After six rises in official interest rates since October, the minutes of this month's RBA board meeting say mortgage rates are back to their long-term average.

”Members felt that this would leave monetary policy well placed for the present,” say the minutes, which were published yesterday.

The RBA raised rates to 4.5 per cent at the meeting but economists said the comments suggested rates would stay at this level for a few months at least, while the RBA assessed the effects of its actions.

Senior Commonwealth Bank economist Michael Workman said the RBA would probably keep rates on hold for a few months, as higher interest rates were already dampening spending.

In the longer term, the bank is expected to lift rates to control inflation stemming from the China-led mining boom.

Most economists forecast an increase of half a percentage point by the end of the year.

But markets are betting on a rise of quarter of a percentage point as investors fear Europe's debt crisis could derail the global recovery.

Since October, the monthly cost of repaying a $300,000 mortgage has increased by $235.

Meanwhile, the RBA is warning that a failure to build enough houses to keep up with population growth could unleash a speculative boom, causing economic instability.

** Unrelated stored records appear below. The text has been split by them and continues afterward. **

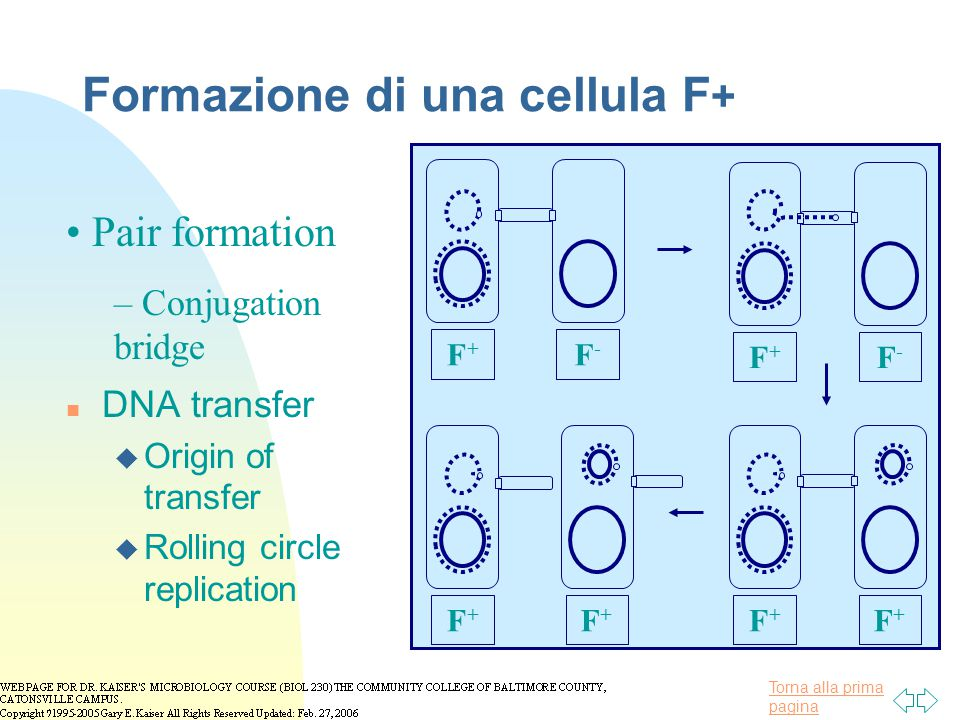 Torna alla prima pagina Formazione di una cellula F + n DNA transfer u Origin of transfer u Rolling circle replication Pair formation – Conjugation br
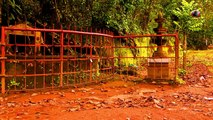 Haunted tree in Kerala |Haunted places in India | Tourist destination in Wayanad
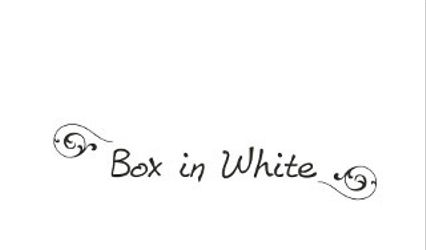 Box in White 1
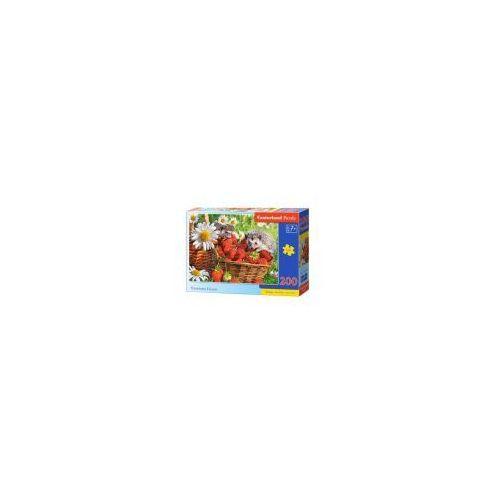 Puzzle 200 elementów - deser truskawkowy - poznań, hiperszybka wysyłka od 5,99zł! marki Castor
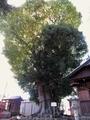 2020/11/10/縁結びの木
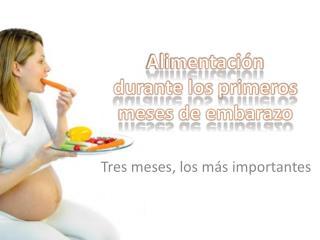Alimentación durante los primeros meses de embarazo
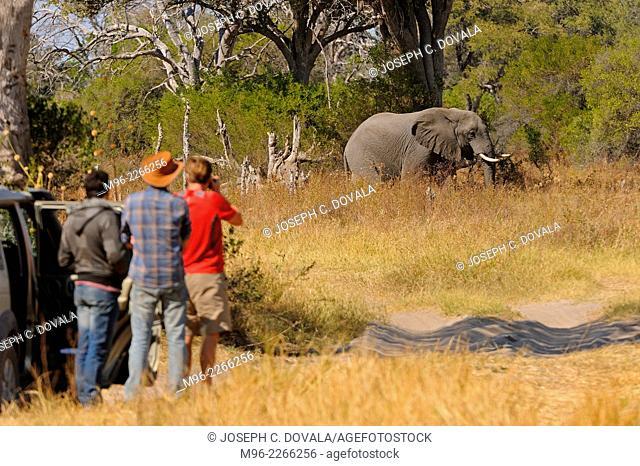 Group of tourists outside vehicles, Moremi, Botswana, Africa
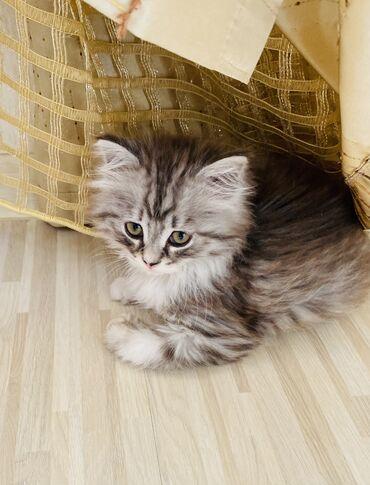 Коты - Кыргызстан: Котёнок чистокровная шотландка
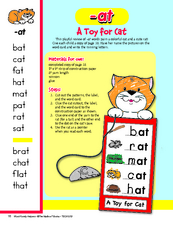 A Toy for Cat Lesson Plan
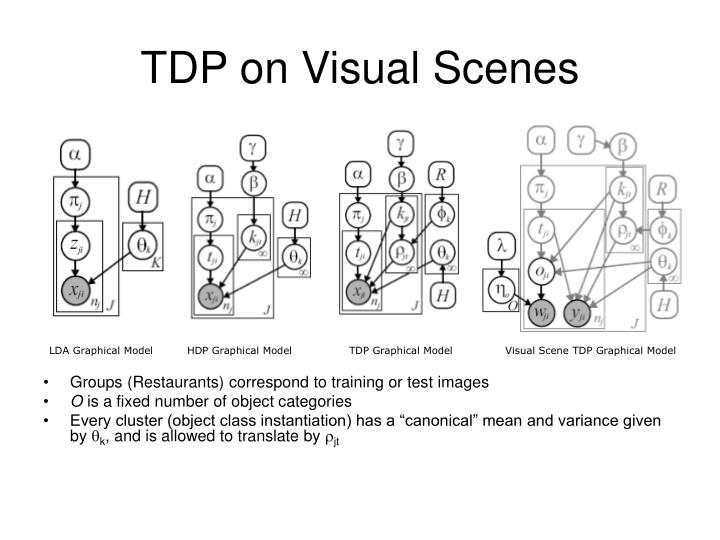 TDP on Visual Scenes
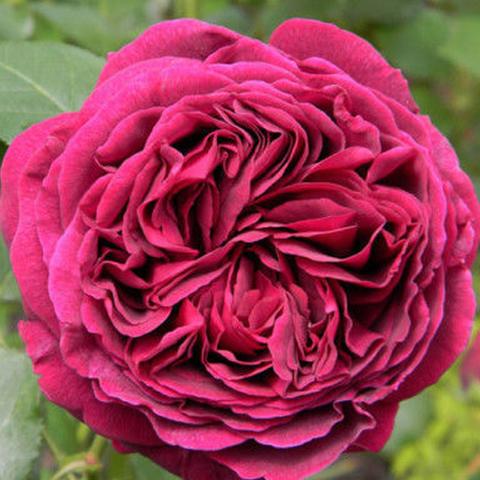 Роза парковая Фальстаф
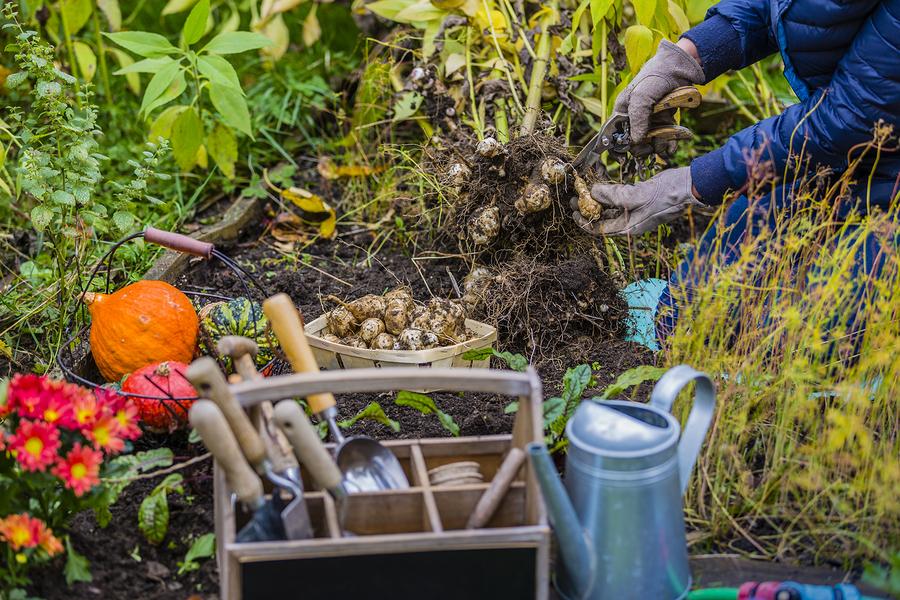 coltivare il topinambur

The bank's head of financial stability, Luci Ellis, said the number of new houses was lagging well behind a recent surge in population, pushing up prices.

Dr Ellis said the shortage could lead to price growth that became built into buyers' expectations.

”If price expectations become over-optimistic and encourage too much investor demand, the result could be disappointment – or worse,” she said at a housing conference in Sydney.

In the three months to March, house prices in the big cities jumped by a yearly rate of 12 to 15 per cent, raising fears of a housing bubble.

Dr Ellis said further price surges could threaten household spending.

”The more that housing prices rise, the more that some people might feel that they must stretch their finances to buy a home,” she said.

”And if household balance sheets were to become overstretched, household spending would become overly sensitive to income shocks.”